* _Problem description_
No pictures belong in the copy. Retype exactly, and only, the stretch of lines below from the one with "Photo of اجتماع" through the one with "Cadeira Gamer Azul BX - Couro Ecológico".

Segment Start: Provided material

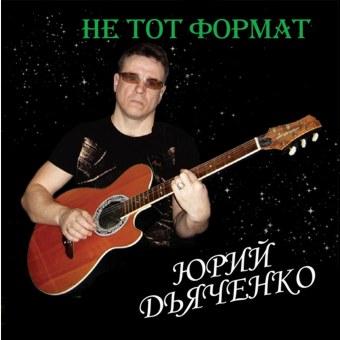 Дьяченко Юрий 'Не тот формат'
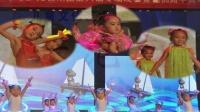 视频:童星欢乐汇第51期!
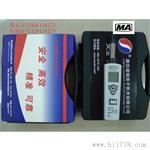 YWSD50/100矿用本安型温湿度检测仪,温湿度仪YWSD50/100,温湿度计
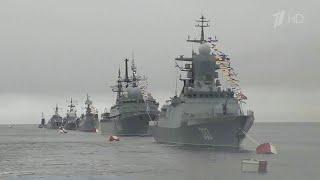 День ВМФ России отмечают по всей стране.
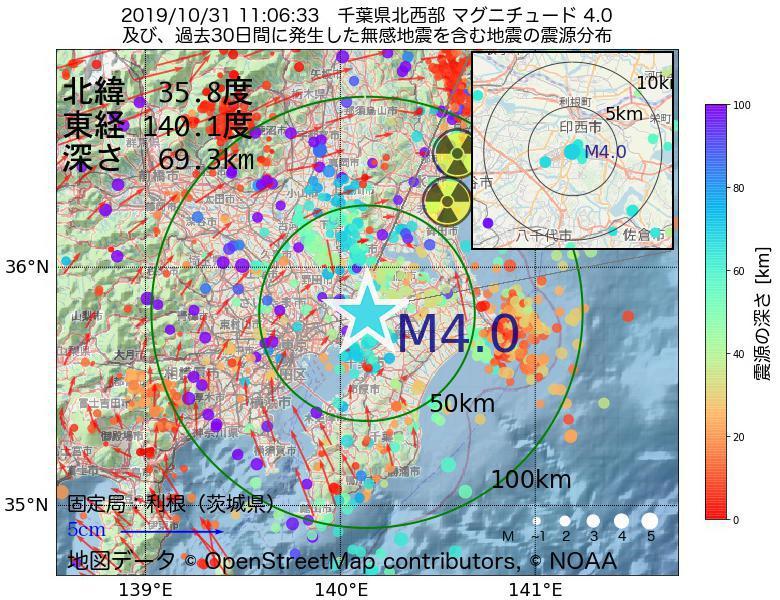 地震震源マップ:2019年10月31日 11時06分 千葉県北西部でM4.0の地震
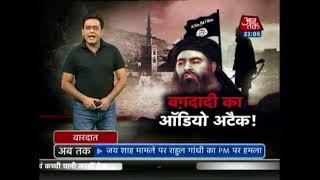 Is ISIS Chief Abu Bakr al-Baghdai Still Alive? - AAJTAKTV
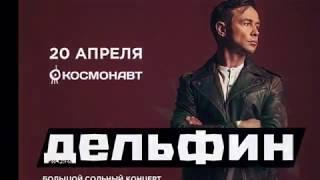 Дельфин (Dolphin) «Весна/Серебро +4 трека» 20.04.19 video: Alex Kornyshev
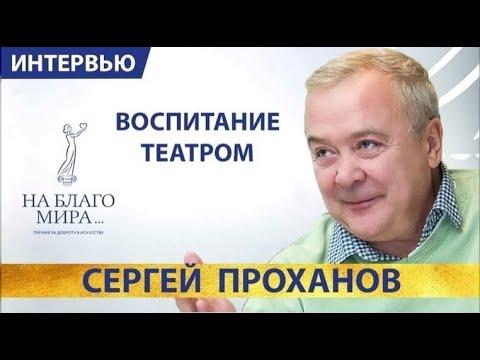 Сергей Проханов ― вечно любимый «Усатый нянь». Интервью Премии «На Благо Мира» 16+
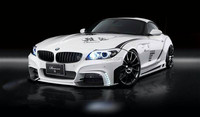 auto tuning bumpers super car rowen design body kit for Z4 OEM quality. FRP material perfect fitment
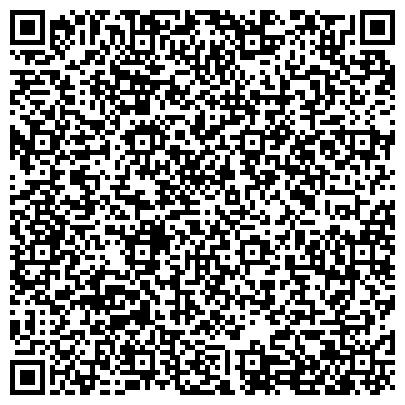 QR-код с контактной информацией организации IdDrive (АйдиДрайв) Инновационный тренинг центр, ТОО
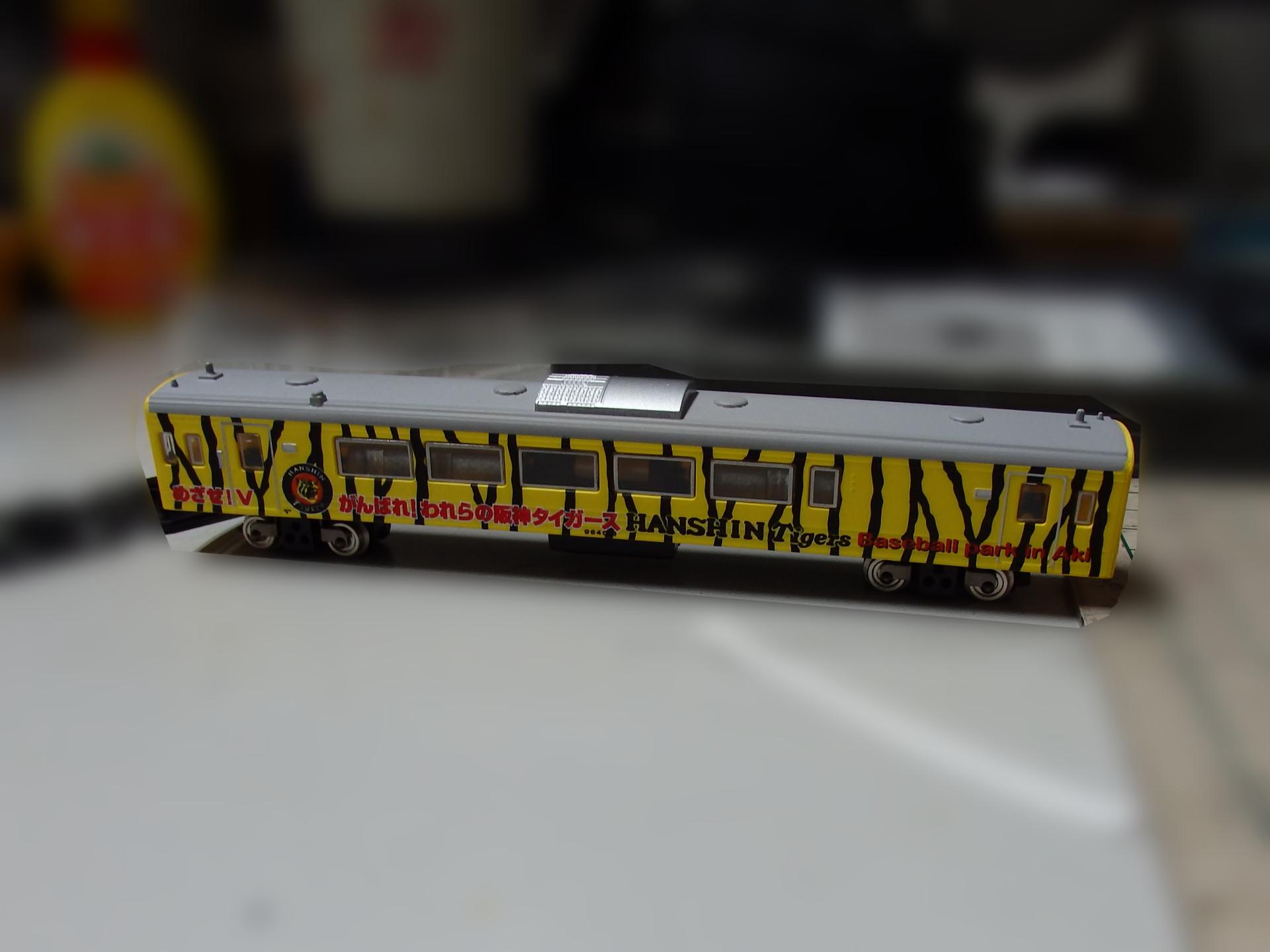 土佐くろしお鉄道9640−10形、改造中。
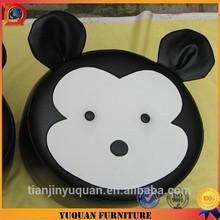 Mickey Shape Round leather animal kids stools
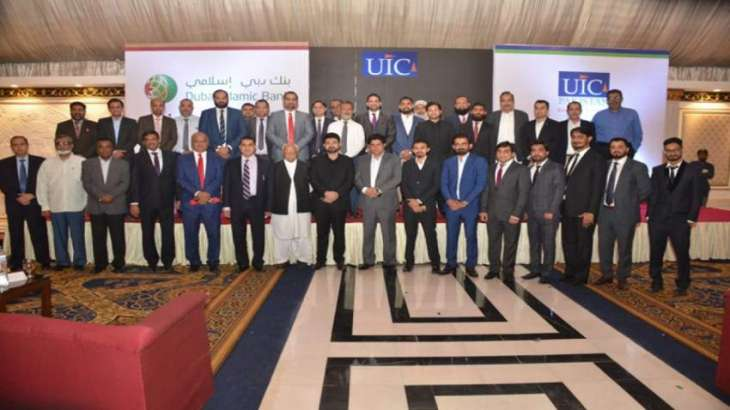 The Pakistan Credit Rating Agency (PACRA) has maintained the IFS rating of the United Insurance Company (UIC) as AA with stable outlook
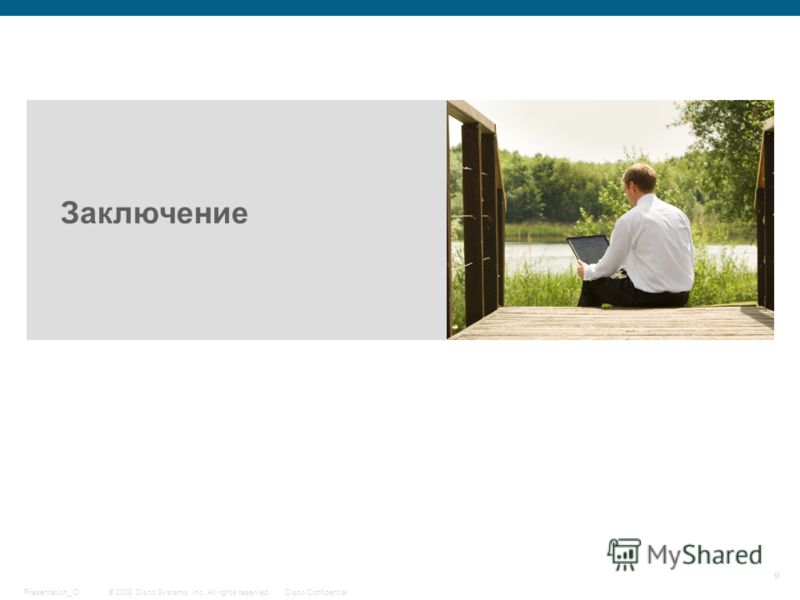 9 © 2008 Cisco Systems, Inc. All rights reserved.Cisco ConfidentialPresentation_ID Заключение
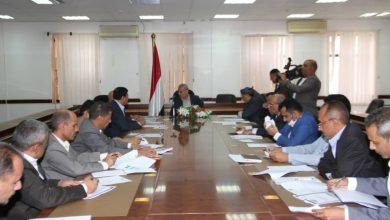 Photo of اجتماع لفريق إدارة إعداد الخطة المرحلية الثانية من الرؤية الوطنية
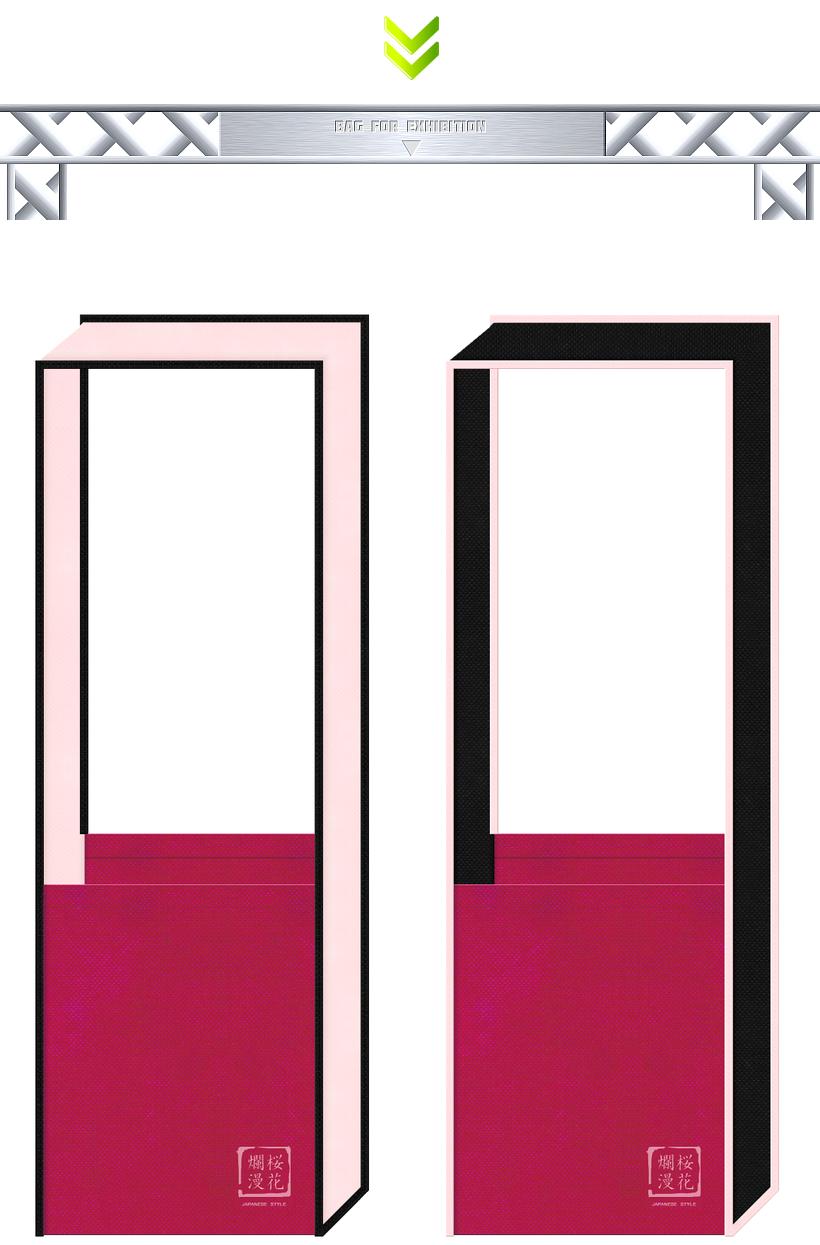 濃いピンク色・桜色・黒色を不織布を使った不織布メッセンジャーバッグのデザイン:姫・武者・戦国・女性ヒロインゲームの展示会用バッグ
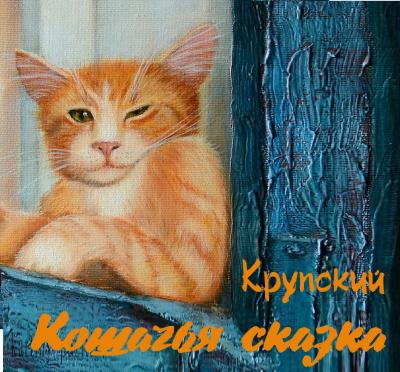Кошачья сказка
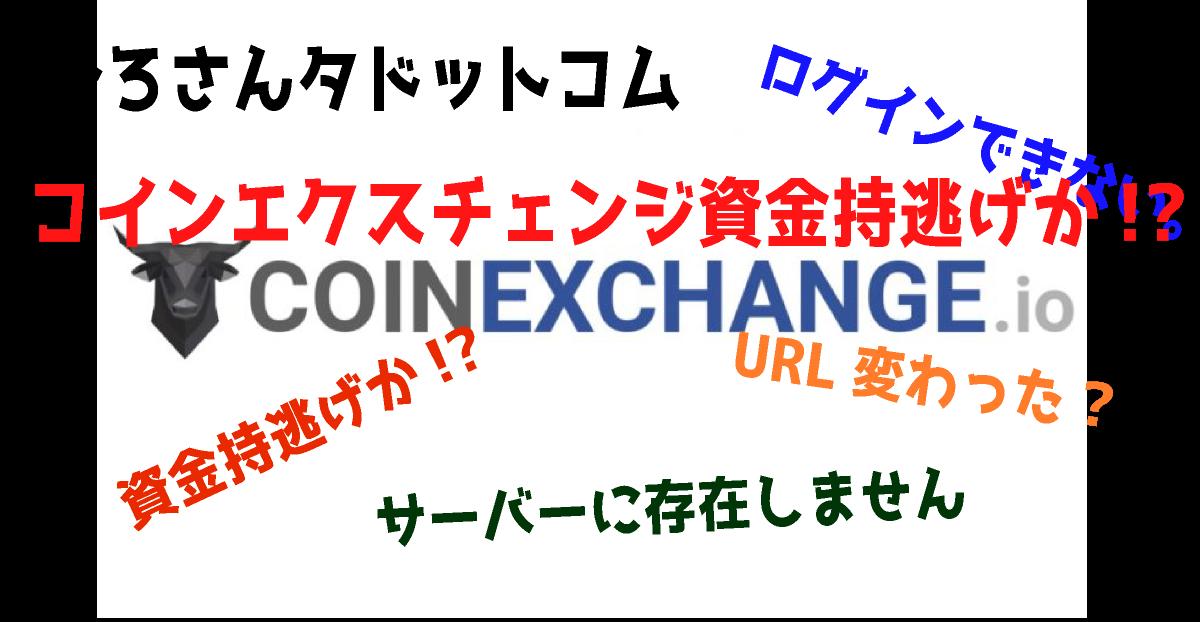 【取引所】コインエクスチェンジ 資金持ち逃げか?!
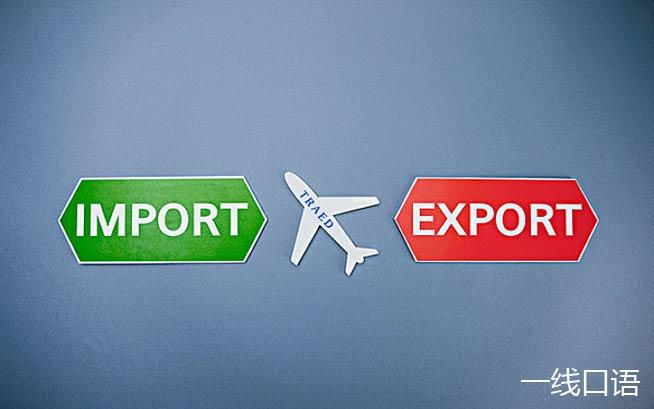 外贸英语培训:必须了解的运输术语 (2).jpg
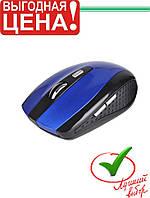 Мышка G109 2.4Gz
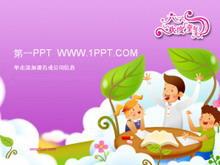 紫色六一儿童PPT模板下载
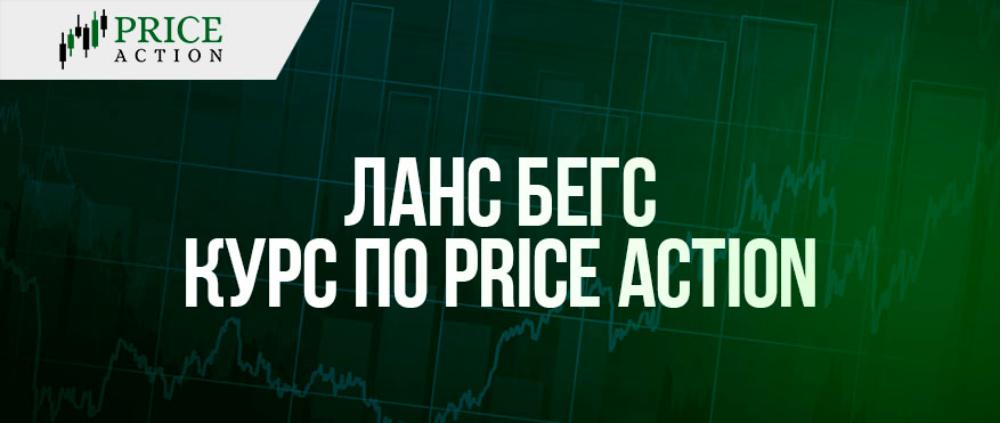 Ланс Бегс курс по Price action
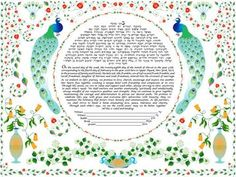 """""""The Pomegranate Chuppah Ketubah"""" by Naomi Broudo. Exclusive design for Ketubah.com.  Intricate pomegranate vines and flowers form the wedding Chuppah. Beautiful peacocks illuminate the scene with their beautiful colored feathers. All is ready for the bride and groom!"""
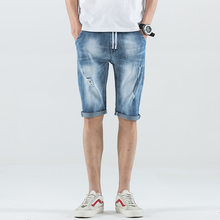 цены Jeans For Men Summer Stretch Lightweight Blue Denim Jeans Short for Men Jean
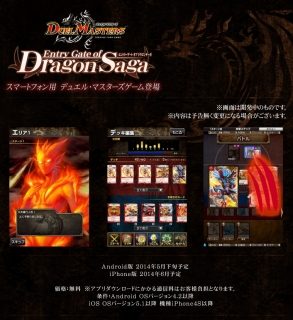 entry-of-dragon-saga.jpg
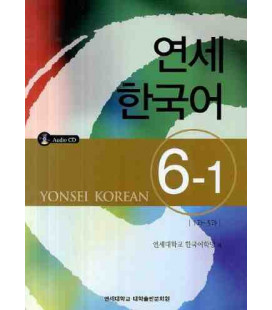 Yonsei Korean 6-1 (CD inclus)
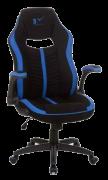 Cadeira Gamer Azul BX - Couro Ecológico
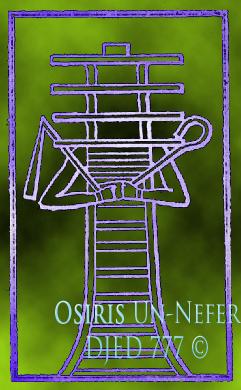 Spiritual Pop Art of the DJED OF OSIRIS (Backbone) © Ancient Egyptian secret Kundalini Ancient Knowledge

Segment End: Provided material

* _The answer_
 Photo of اجتماع لفريق إدارة إعداد الخطة المرحلية الثانية من الرؤية الوطنية
 濃いピンク色・桜色・黒色を不織布を使った不織布メッセンジャーバッグのデザイン:姫・武者・戦国・女性ヒロインゲームの展示会用バッグ
Кошачья сказка
 【取引所】コインエクスチェンジ 資金持ち逃げか?!
 外贸英语培训:必须了解的运输术语 (2).jpg
 Мышка G109 2.4Gz
 紫色六一儿童PPT模板下载
 Ланс Бегс курс по Price action
 """""""The Pomegranate Chuppah Ketubah"""" by Naomi Broudo. Exclusive design for Ketubah.com.  Intricate pomegranate vines and flowers form the wedding Chuppah. Beautiful peacocks illuminate the scene with their beautiful colored feathers. All is ready for the bride and groom!"""
 цены Jeans For Men Summer Stretch Lightweight Blue Denim Jeans Short for Men Jean
 entry-of-dragon-saga.jpg
 Yonsei Korean 6-1 (CD inclus)
 Cadeira Gamer Azul BX - Couro Ecológico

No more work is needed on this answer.